図8(A)に示される例では、X方向における両端部に第一筒状部材12A,12Aが配置されている。これにより、活物質保持部材11とセパレータ30とを筒状部材12の突出部71を介した状態で電槽120内に接触配置するにあたり、活物質保持部材11とセパレータ30とを安定的に配置することができる。
<変形例2>
上記実施形態及び変形例において活物質保持部材11を構成している第一筒状部材12Aに代えて、
図3(B)に示されるような、基材13を一周巻き回したときに基材13における巻き終わり側端部13dが溶着されることによって形成されている、
図7(A)及び
図7(B)に示されるような第二筒状部材12Bを適用してもよい。
【0058】
より詳細には、第二筒状部材12Bを構成する基材13は、
図3(B)に示されるように、渦巻状に巻き回しされている。基材13を渦巻状に巻き回す場合、例えば、矩形状の基材13を基材13の一辺に沿って巻き回すことによって第二筒状部材12Bを形成できる。「渦巻状」とは、同一平面内で周回することを意味する。例えば、螺旋状の場合、基材13が巻き回されるに伴い筒状部材12が伸長するのに対し、渦巻状の場合、基材13が巻き回されるに伴い筒状部材12が厚くなるものの筒状部材12は伸長しない。
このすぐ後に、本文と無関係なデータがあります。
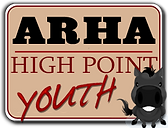 high point youth.png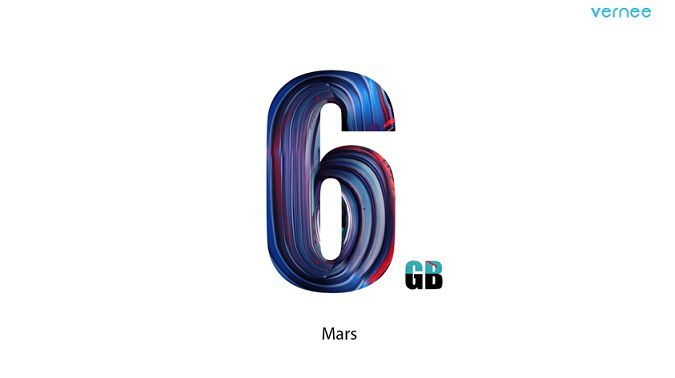 Vernee Mars 6 Go RAM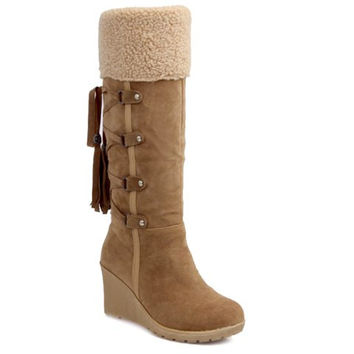 Cross Straps Design Mid-Calf Boots With Tassel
螺旋状の場合における巻き回し方向は、中心軸に対する基材13の回転方向を意味する。渦巻状の場合における巻き回し方向は、筒状部材12の内層から外層に向かって基材13が巻き回される際の巻き回し方向を意味する。
【0059】
このような変形例に係る活物質保持部材11によって構成される正極10であっても、
図8(B)に示されるように、突出部71の突出方向をY方向(すなわち、セパレータ30に対向する方向)に向けることによって、活物質保持部材11を構成する筒状部材12の外表面とセパレータ30とが直接接触することなく隙間Gが形成されるようになる。この結果、活物質保持部材11からなる正極10とセパレータ30との間の耐短絡性を向上させることができる。
【0060】
<その他の変形例>
上記実施形態及び変形例の鉛蓄電池100の正極10では、活物質保持部材11において互いに隣り合う筒状部材12,12の少なくとも一方は、第一筒状部材12Aであって、突出部71を介して互いに接触している例を挙げて説明したが、これに限定されない。例えば、活物質保持部材11において互いに隣り合う筒状部材12,12の少なくとも一方は、第一筒状部材12A(
図4(A)参照)又は第二筒状部材12B(
図7(B)参照)であって、第一筒状部材12A又は第二筒状部材12Bの突出部71は隣り合う筒状部材12,12が対向している方向に沿う方向に突出はしているものの、互いに隣り合う筒状部材12,12同士は接触していなくてもよい。この構成では、隣り合う筒状部材12,12同士は、筒状部材12,12同士が接触することがあっても必ず突出部71を介して接触することとなる。すなわち、筒状部材12,12同士が接触することがあっても外表面が互いに接触することなく、筒状部材12,12同士の間には隙間Gが形成される。この結果、ガッシング時において電解液の流動性を高めることができる。
【0061】
上記実施形態及び変形例の鉛蓄電池100では、正極10を構成する筒状部材12とセパレータ30とは、突出部71を介して互いに接触している例を挙げて説明したが、これに限定されない。例えば、正極10を構成する筒状部材12の突出部71は、セパレータ30に接触することなく、セパレータ30が配置されている方向に突出していてもよい。
【0062】
上記実施形態及び変形例の筒状部材12は、延在方向から見た外形の断面が円形に形成されている例を挙げて説明したが、筒状であれば、楕円形状、矩形形状、菱形形状及び正方形形状等であってもよい。
【0063】
本発明の一態様に係る活物質保持部材11、電極群110及び鉛蓄電池100は、例えば電動車に用いることができる。電動車の例には、フォークリフト、ゴルフカート等が含まれる。
【0064】
本発明の一側面では、上記実施形態及び上記変形例の各構成を適宜組み合わせてもよい。
【符号の説明】
【0065】
10…正極、11…活物質保持部材、12…筒状部材、12A…第一筒状部材、12B…第二筒状部材、12C…第三筒状部材、13…基材、13a…第一端部、13b…第二端部、13c…長手方向端部、13d…側端部、16…正極材(活物質)、20…負極、30…セパレータ、40…電解液、70…溶着部分、71…突出部、100…鉛蓄電池、110…電極群、120…電槽。